● WHAT YOU WILL DO:
When a line in the material contains the word "Stock", copy it.

● DATA EXCERPTS:
==*==

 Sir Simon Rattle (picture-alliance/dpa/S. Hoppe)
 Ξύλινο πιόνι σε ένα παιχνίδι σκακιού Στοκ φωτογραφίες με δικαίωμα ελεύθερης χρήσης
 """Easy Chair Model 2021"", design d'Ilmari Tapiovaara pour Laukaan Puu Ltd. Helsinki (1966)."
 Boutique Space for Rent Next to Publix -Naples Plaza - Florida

==*==

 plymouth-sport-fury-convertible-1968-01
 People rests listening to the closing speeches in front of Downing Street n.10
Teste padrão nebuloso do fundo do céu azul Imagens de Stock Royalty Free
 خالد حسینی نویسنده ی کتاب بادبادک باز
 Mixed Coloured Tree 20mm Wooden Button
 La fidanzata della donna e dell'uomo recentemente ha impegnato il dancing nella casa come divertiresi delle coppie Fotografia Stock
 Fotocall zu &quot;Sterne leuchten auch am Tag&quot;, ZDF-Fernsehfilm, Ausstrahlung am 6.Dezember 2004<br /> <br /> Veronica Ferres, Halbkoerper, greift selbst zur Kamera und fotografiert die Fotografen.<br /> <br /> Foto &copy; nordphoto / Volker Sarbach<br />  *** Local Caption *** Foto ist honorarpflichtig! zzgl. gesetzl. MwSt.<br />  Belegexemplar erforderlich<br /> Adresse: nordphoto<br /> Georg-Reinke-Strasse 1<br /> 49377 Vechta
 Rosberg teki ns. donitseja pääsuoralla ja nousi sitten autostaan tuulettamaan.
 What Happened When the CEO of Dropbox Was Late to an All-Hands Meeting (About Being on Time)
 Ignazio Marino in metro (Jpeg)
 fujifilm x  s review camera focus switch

==*==

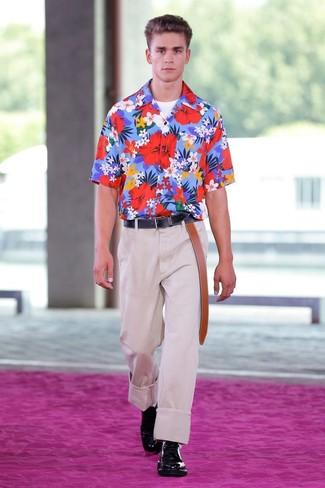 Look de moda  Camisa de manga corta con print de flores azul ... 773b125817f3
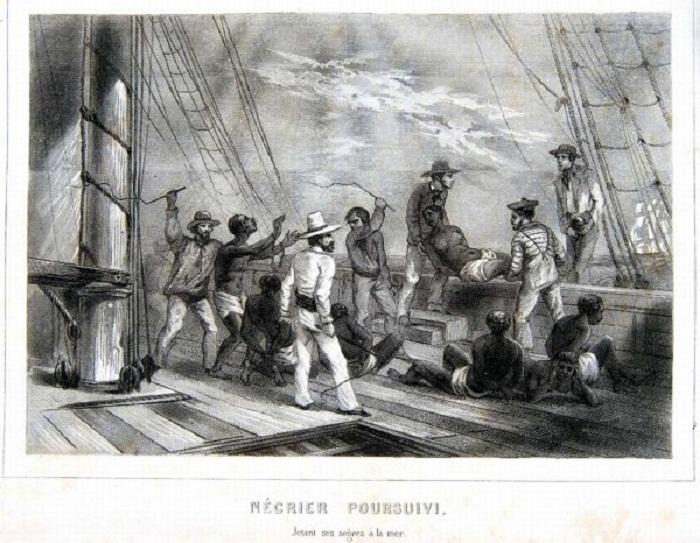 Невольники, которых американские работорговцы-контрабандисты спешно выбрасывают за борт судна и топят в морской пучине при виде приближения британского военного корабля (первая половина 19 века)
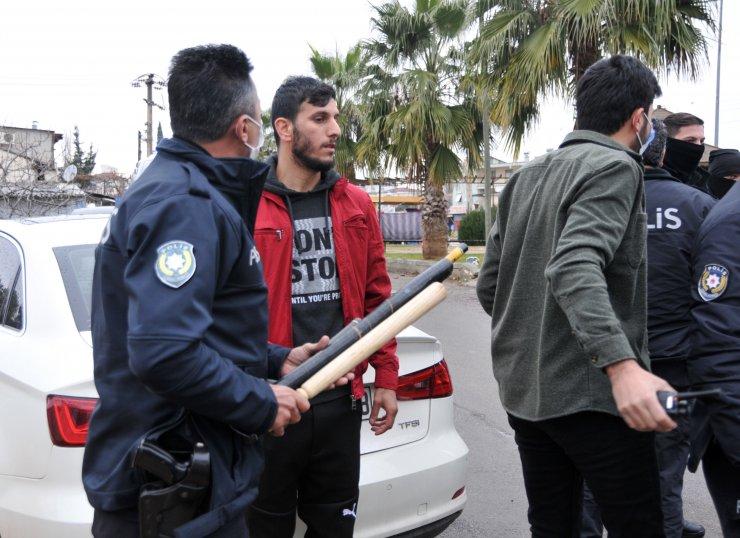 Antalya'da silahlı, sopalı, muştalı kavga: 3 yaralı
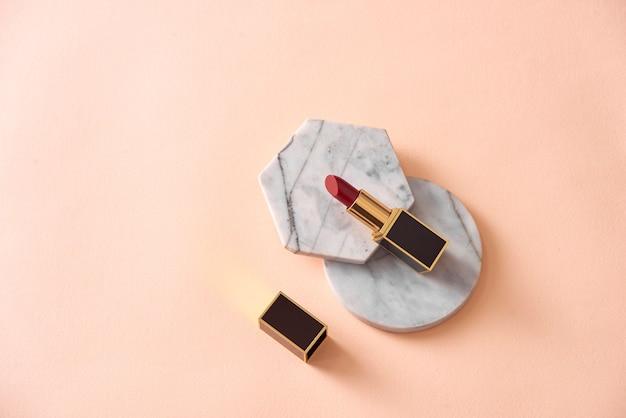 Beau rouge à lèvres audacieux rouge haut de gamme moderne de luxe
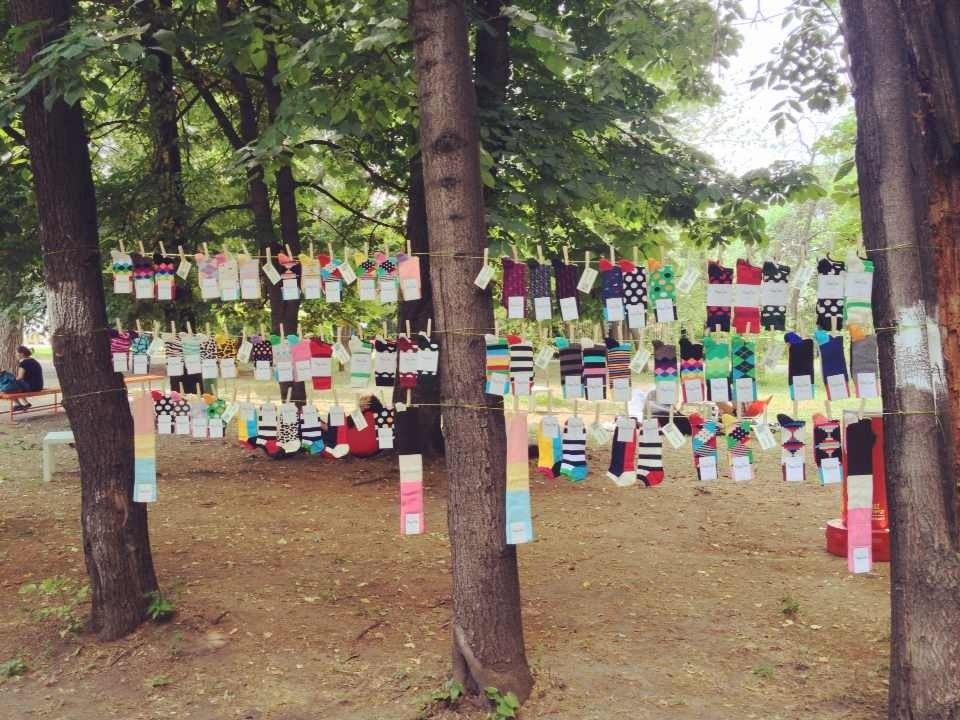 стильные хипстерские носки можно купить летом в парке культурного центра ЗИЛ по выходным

==*==

● TASK OUTPUT:
Teste padrão nebuloso do fundo do céu azul Imagens de Stock Royalty Free
 La fidanzata della donna e dell'uomo recentemente ha impegnato il dancing nella casa come divertiresi delle coppie Fotografia Stock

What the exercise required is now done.